My return to the aircraft required the one security guard on duty to walk me through the side gate and inspect my pass (and photo ID). It’s hard to take this level of security seriously when there are no longer any commercial flights or obvious reasons for non-pilots to go airside. Nonetheless, HIAL procedures were followed to the letter.
Wick to Inverness
The flight back with a following wind was fairly uneventful. Lossie Radar confirmed that the Tain Danger Area was no longer active, so a direct routing over the sea at FL55 kept me just above the clouds. I guess I could argue I was VFR so the level was appropriate. I delayed my descent in order to remain within glide range. Inverness Radar kindly provided a vectored ILS which involved a 270 degree turn to lose altitude in time and in hindsight I could easily have descended for a visual approach given the cloudbase was at least 2,500 feet. There wasn’t much other traffic around and the tower cleared me to land from about 5 miles out.
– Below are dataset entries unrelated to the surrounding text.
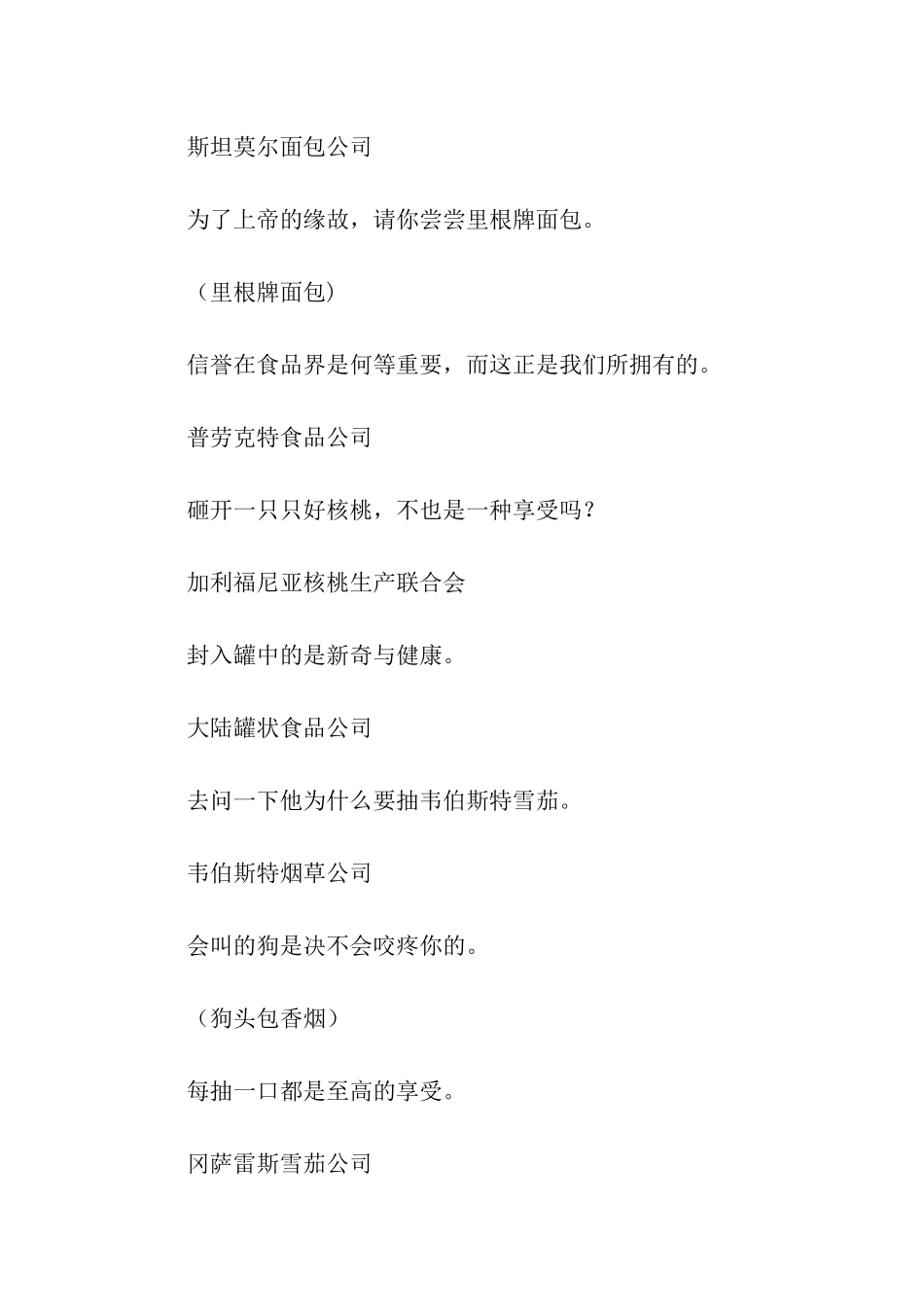 斯坦莫尔面包公司

为了上帝的缘故，请你尝尝里根牌面包。

（里根牌面包）

信誉在食品界是何等重要，而这正是我们所拥有的。

普劳克特食品公司

砸开一只只好核桃，不也是一种享受吗？

加利福尼亚核桃生产联合会

封入罐中的是新奇与健康。

大陆罐状食品公司

去问一下他为什么要抽韦伯斯特雪茄。

韦伯斯特烟草公司

会叫的狗是决不会咬疼你的。

（狗头包香烟）

每抽一口都是至高的享受。

冈萨雷斯雪茄公司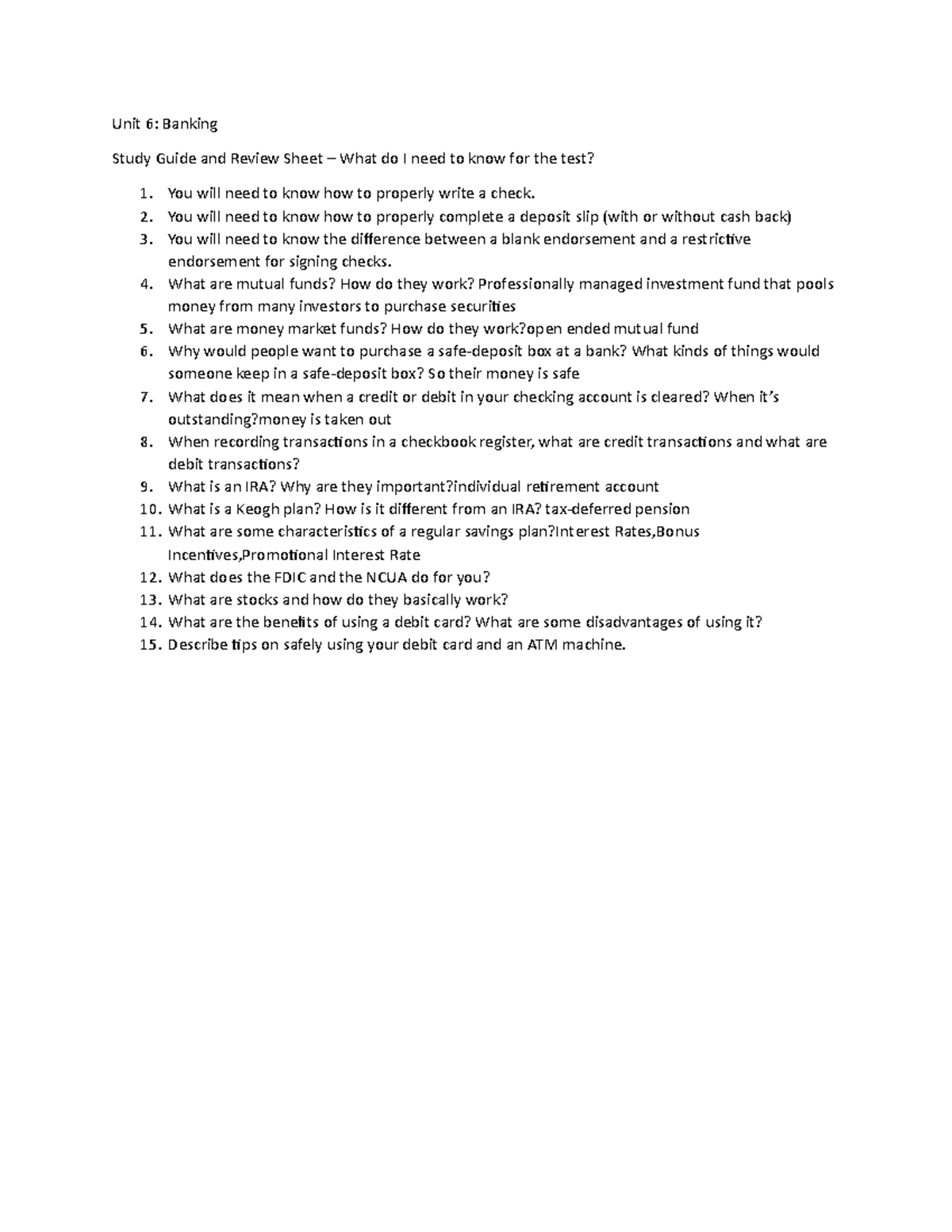 Unit 6: Banking

Study Guide and Review Sheet – What do I need to know for the test?

1. You will need to know how to properly write a check.
2. You will need to know how to properly complete a deposit slip (with or without cash back)
3. You will need to know the difference between a blank endorsement and a restrictive endorsement for signing checks.
4. What are mutual funds? How do they work? Professionally managed investment fund that pools money from many investors to purchase securities
5. What are money market funds? How do they work?open ended mutual fund
6. Why would people want to purchase a safe-deposit box at a bank? What kinds of things would someone keep in a safe-deposit box? So their money is safe
7. What does it mean when a credit or debit in your checking account is cleared? When it's outstanding?money is taken out
8. When recording transactions in a checkbook register, what are credit transactions and what are debit transactions?
9. What is an IRA? Why are they important?individual retirement account
10. What is a Keogh plan? How is it different from an IRA? tax-deferred pension
11. What are some characteristics of a regular savings plan?Interest Rates,Bonus Incentives,Promotional Interest Rate
12. What does the FDIC and the NCUA do for you?
13. What are stocks and how do they basically work?
14. What are the benefits of using a debit card? What are some disadvantages of using it?
15. Describe tips on safely using your debit card and an ATM machine.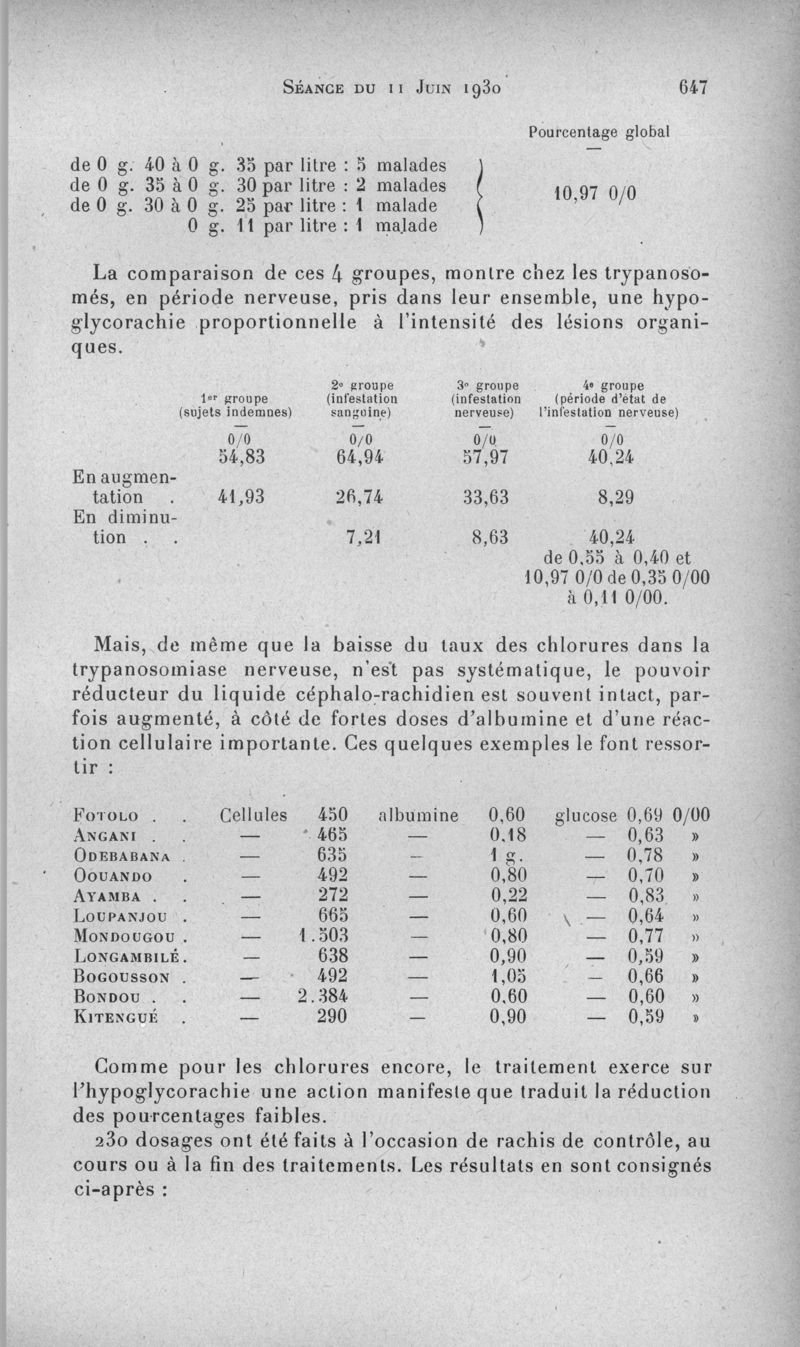 Séance du 11 Juin 1930 647

Pourcentage global
—

de 0 g. 40 à 0 g. 35 par litre : 5 malades
de 0 g. 35 à 0 g. 30 par litre : 2 malades
de 0 g. 30 à 0 g. 25 par litre : 1 malade
0 g. 11 par litre : 1 malade
10,97 0/0

La comparaison de ces 4 groupes, montre chez les trypanosomés, en période nerveuse, pris dans leur ensemble, une hypoglycorachie proportionnelle à l'intensité des lésions organiques.

| | 1er groupe (sujets indemnes) | 2e groupe (infestation sanguine) | 3e groupe (infestation nerveuse) | 4e groupe (période d'état de l'infestation nerveuse) |
|---|---|---|---|---|
| | — | — | — | — |
| | 0/0 | 0/0 | 0/0 | 0/0 |
| | 54,83 | 64,94 | 57,97 | 40,24 |
| En augmentation . | 41,93 | 26,74 | 33,63 | 8,29 |
| En diminution . . | | 7,21 | 8,63 | 40,24 de 0,55 à 0,40 et 10,97 0/0 de 0,35 0/00 à 0,11 0/00. |

Mais, de même que la baisse du taux des chlorures dans la trypanosomiase nerveuse, n'est pas systématique, le pouvoir réducteur du liquide céphalo-rachidien est souvent intact, parfois augmenté, à côté de fortes doses d'albumine et d'une réaction cellulaire importante. Ces quelques exemples le font ressortir :

| | | | | | | | |
|---|---|---|---|---|---|---|---|
| Fotolo . . | Cellules | 450 | albumine | 0,60 | glucose | 0,69 | 0/00 |
| Angani . . | — | 465 | — | 0,18 | — | 0,63 | » |
| Odebabana . | — | 635 | — | 1 g. | — | 0,78 | » |
| Oouando . | — | 492 | — | 0,80 | — | 0,70 | » |
| Ayamba . . | — | 272 | — | 0,22 | — | 0,83 | » |
| Loupanjou . | — | 665 | — | 0,60 | — | 0,64 | » |
| Mondougou . | — | 1.503 | — | 0,80 | — | 0,77 | » |
| Longambilé . | — | 638 | — | 0,90 | — | 0,59 | » |
| Bogousson . | — | 492 | — | 1,05 | — | 0,66 | » |
| Bondou . . | — | 2.384 | — | 0,60 | — | 0,60 | » |
| Kitengué . | — | 290 | — | 0,90 | — | 0,59 | » |

Comme pour les chlorures encore, le traitement exerce sur l'hypoglycorachie une action manifeste que traduit la réduction des pourcentages faibles.

230 dosages ont été faits à l'occasion de rachis de contrôle, au cours ou à la fin des traitements. Les résultats en sont consignés ci-après :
With the type and level of traffic at Wick airport today, I do wonder if full ATC service will remain commercially viable. It would seem to me that an Air/Ground service and/or self announced solution might be more appropriate, perhaps augmented by one of the those automated weather stations (ASOS) popular throughout the USA. I know that HIAL have been developing remote tower solutions, manned centrally from Inverness, but even that seems overly complex for Wick to cope with just a handful of private flights each day.